Потом часовой повел троих, чтобы отправить их в лагерь где-то в тылу фронта. Другой часовой повел Траяна Думбраву в обратную сторону. И он, и те трое все время оглядывались, пока не перестали видеть друг друга.

Танки с оскаленным черепом на броне по-прежнему угрожающе смотрели в небо. Во дворе дымилась полевая кухня. Дождь прекратился, и показался, как ворота в неведомое, клочок ясного голубого неба.

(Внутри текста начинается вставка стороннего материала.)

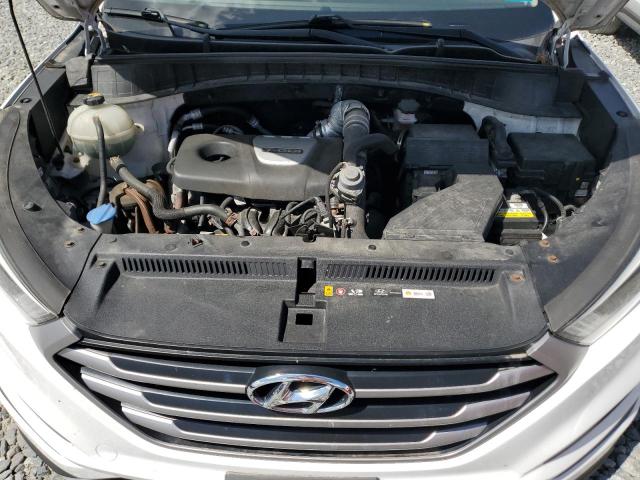 2017 HYUNDAI TUCSON LIM KM8J3CA26HU308156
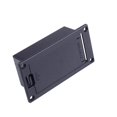 thumbnail image 4 of Coofit Battery Holder 9V Battery Box Case Battery Compartment for Guitar Bass Pick up, 4 of 6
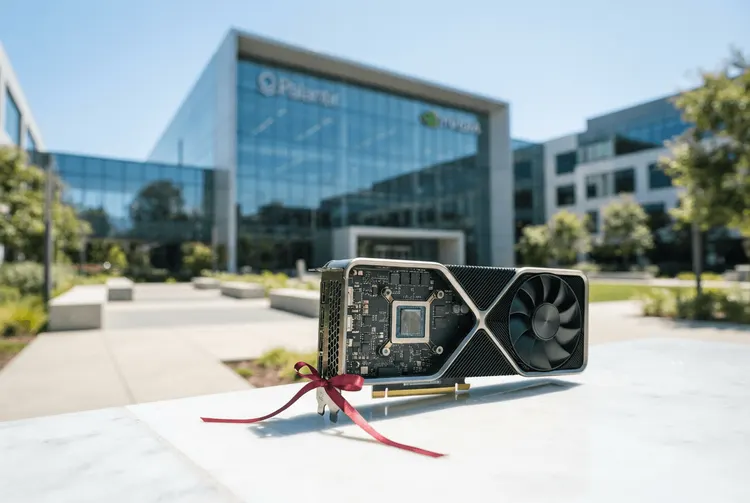Michael Burry attackiert KI-Bremse und setzt auf Nvidia-Shorts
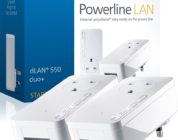 Devolo dLAN 550 Duo+ Powerline Starter Kit Review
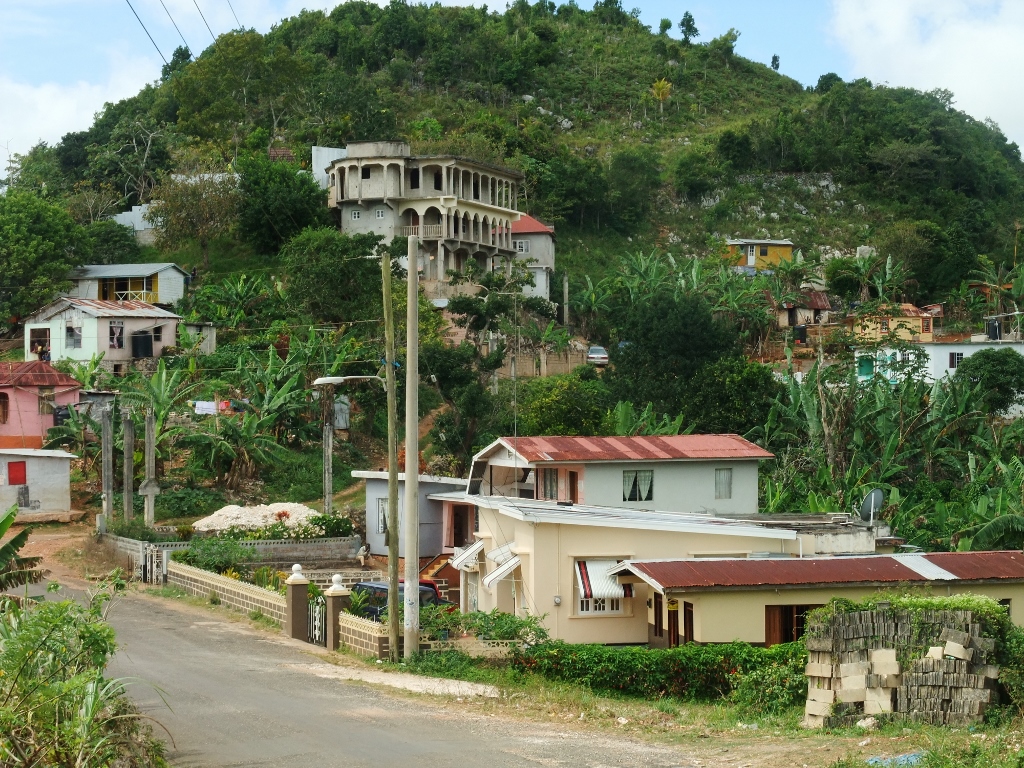 Bob Marley Experience Tour to Nine Mile Jamaica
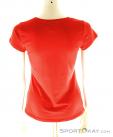 Icepeak Loricia Shirt Womens Leisure T-Shirt, Icepeak, Red, , Female, 0041-10143, 5637484104, 6438336750650, N2-12.jpg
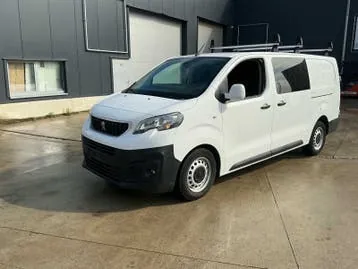 Peugeot Expert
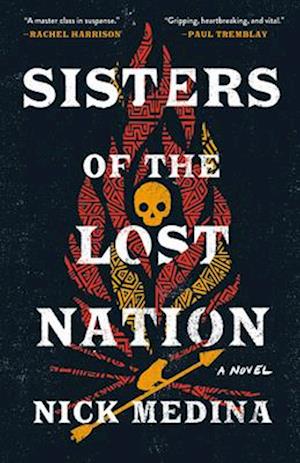 Sisters Of The Lost Nation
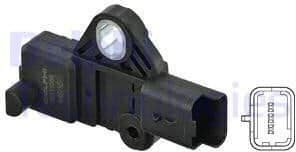 Sensor, crankshaft pulse SS11086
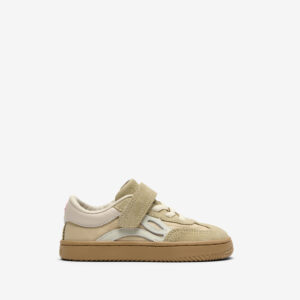 Lejan One Nylon Bege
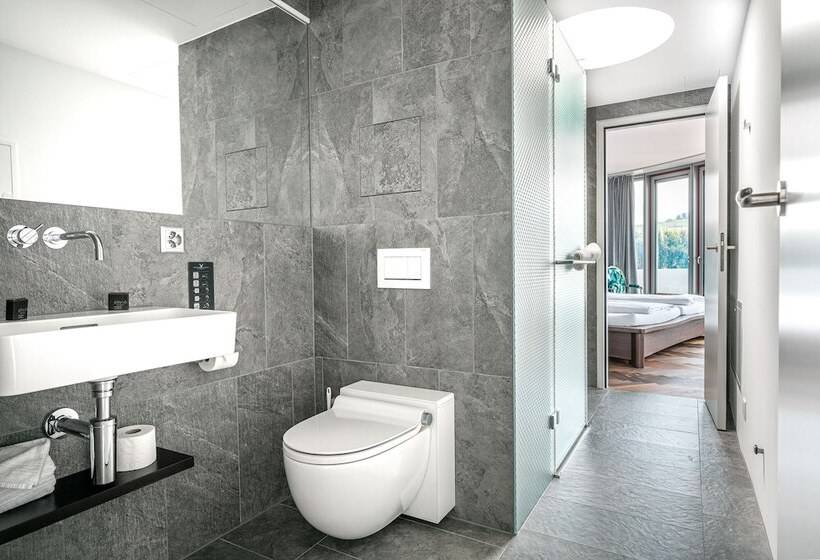 Hotel Hirschen Oberkirch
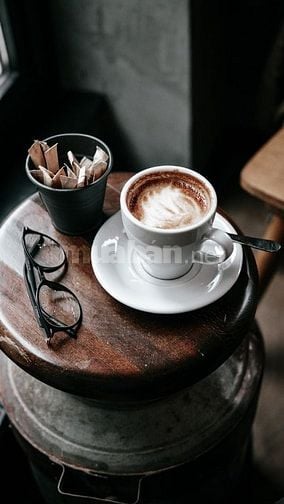CẦN TÌM NHÂN SỰ BÁN HÀNG, ĐỒ UỐNG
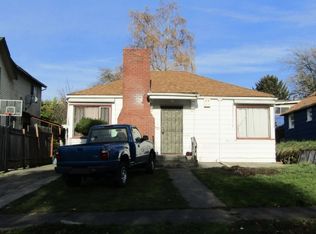 4218 S Spencer St, Seattle, WA 98118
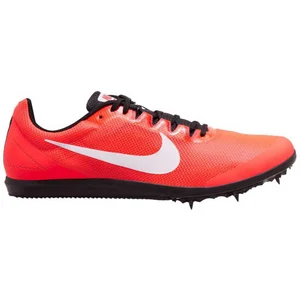Nike Chaussures De Piste Zoom Rival D 10 pas cher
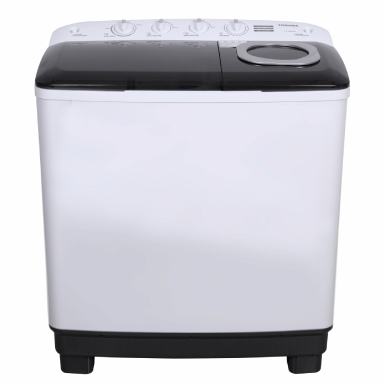 Toshiba 10KG Semi Auto Washing Machine mesin basuh manual VH-J110MM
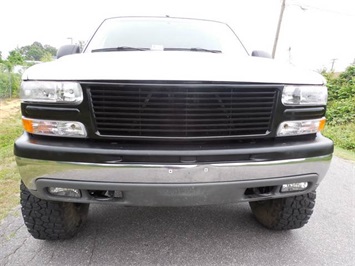 2001 Chevrolet Tahoe LS (SOLD)   - Photo 5 - North Chesterfield, VA 23237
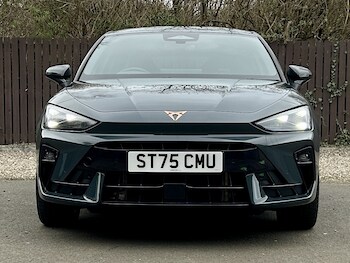 Used Cupra Leon 2025 for sale - 77921532: Photo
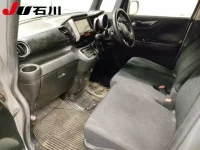 Honda N BOX PLUS лот № 7037 оценка 3.5  с аукциона в Японии 3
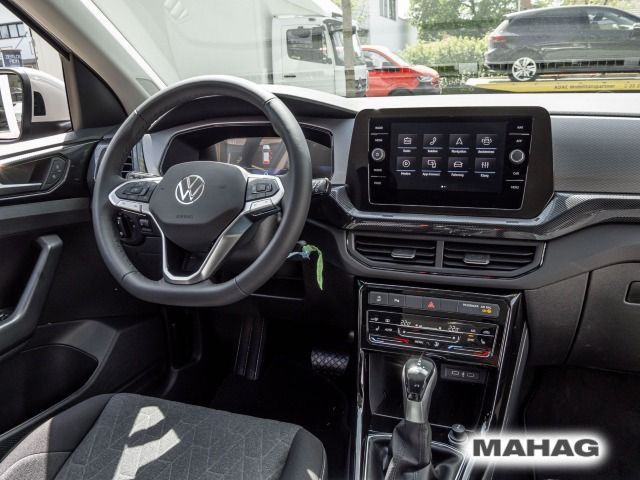Volkswagen T-Cross - Bild 12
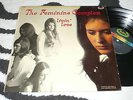 LP The Feminine Complex   Livin' Love  Athena  '69  vg++/vg++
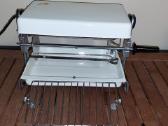 Elektrinė šašlykų kepsninė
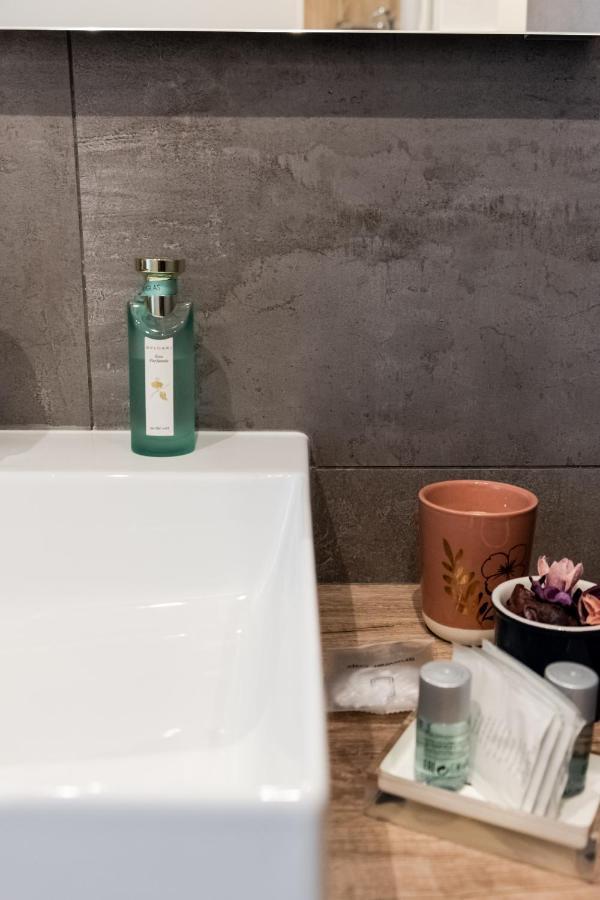 Guest house Eighty Four Luxury 3*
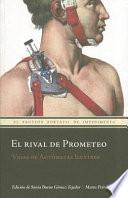 El rival de Prometeo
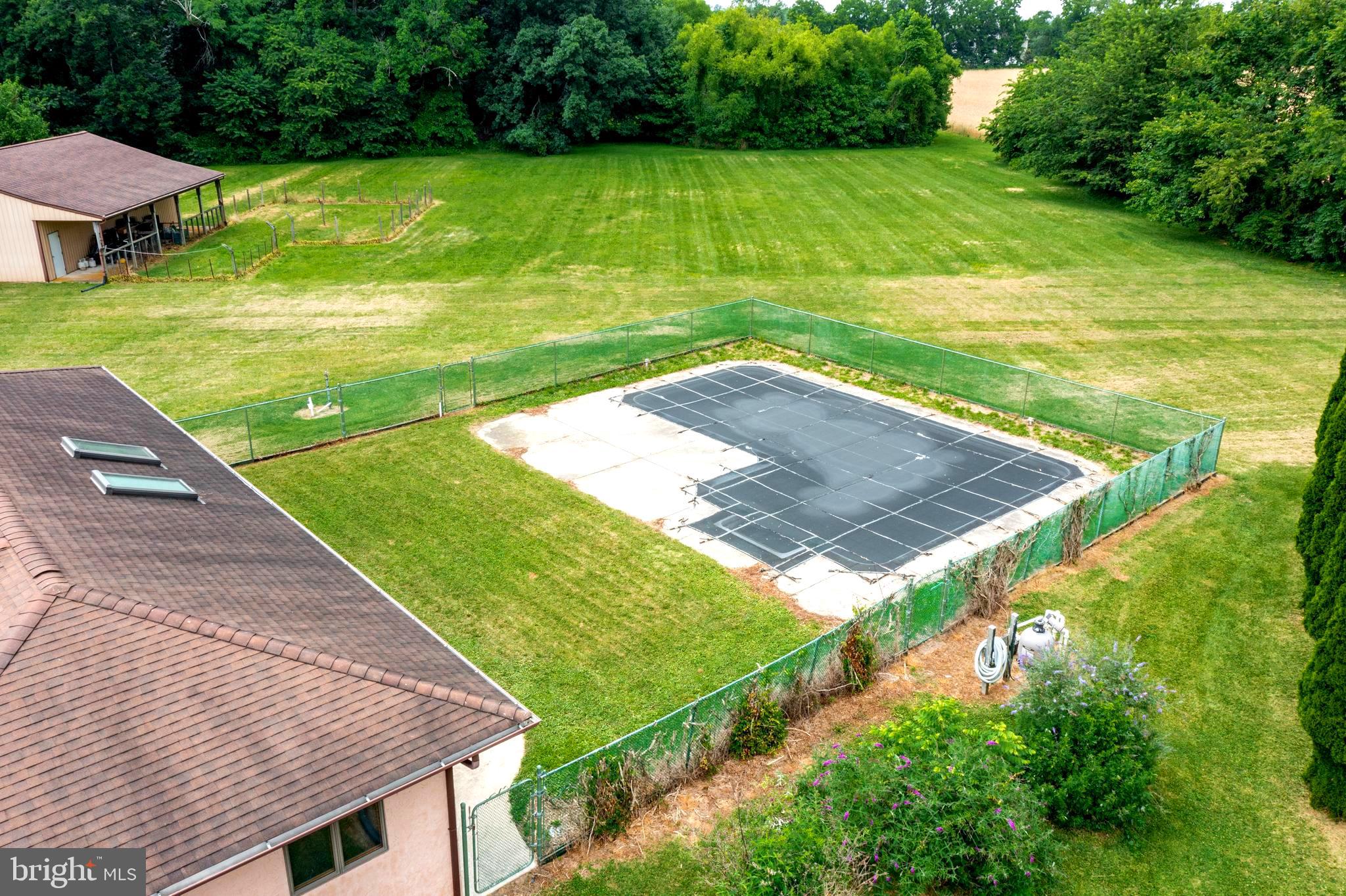 495 Island Road Columbus, NJ 08022 - Photo 63 of 76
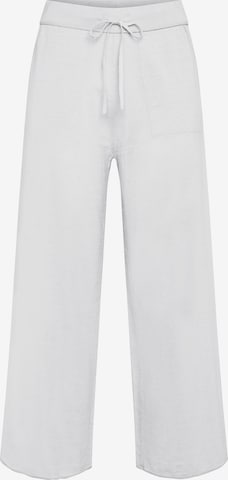 Pantaloni di DEHA in bianco: frontale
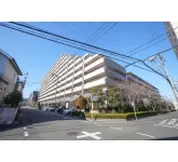 プランヴェールせせらぎの丘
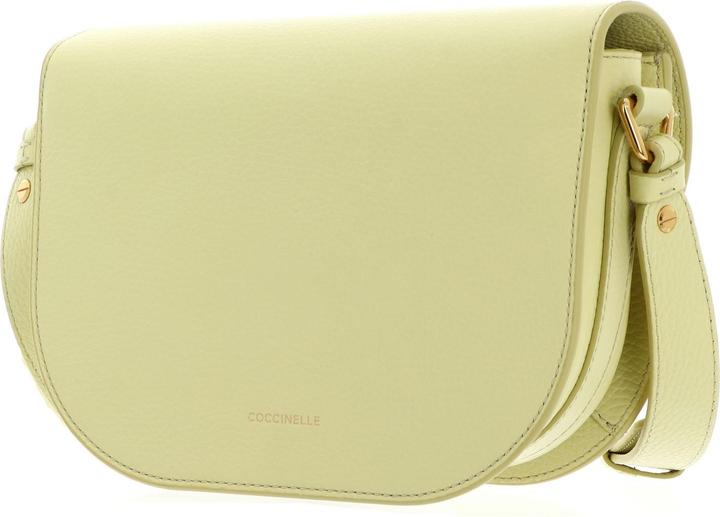Immagine prodotto Coccinelle Dew Crossbody Grained Leather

Часовой снова закрыл Думбраву в дощатом складе.

* * *

Где-то рядом раздалось несколько автоматных очередей. Траян Думбрава вздрогнул, будто очнулся ото сна. Он прильнул к щелке, но свет сквозь нее уже не проникал. Значит, на улице стемнело. Днем его не трогали, теперь наверняка начнут пытать. Перед глазами возникла фигура унтер-офицера, его мохнатые, почти белые брови. Траян представил, как он забавляется, расстреливая людей в затылок.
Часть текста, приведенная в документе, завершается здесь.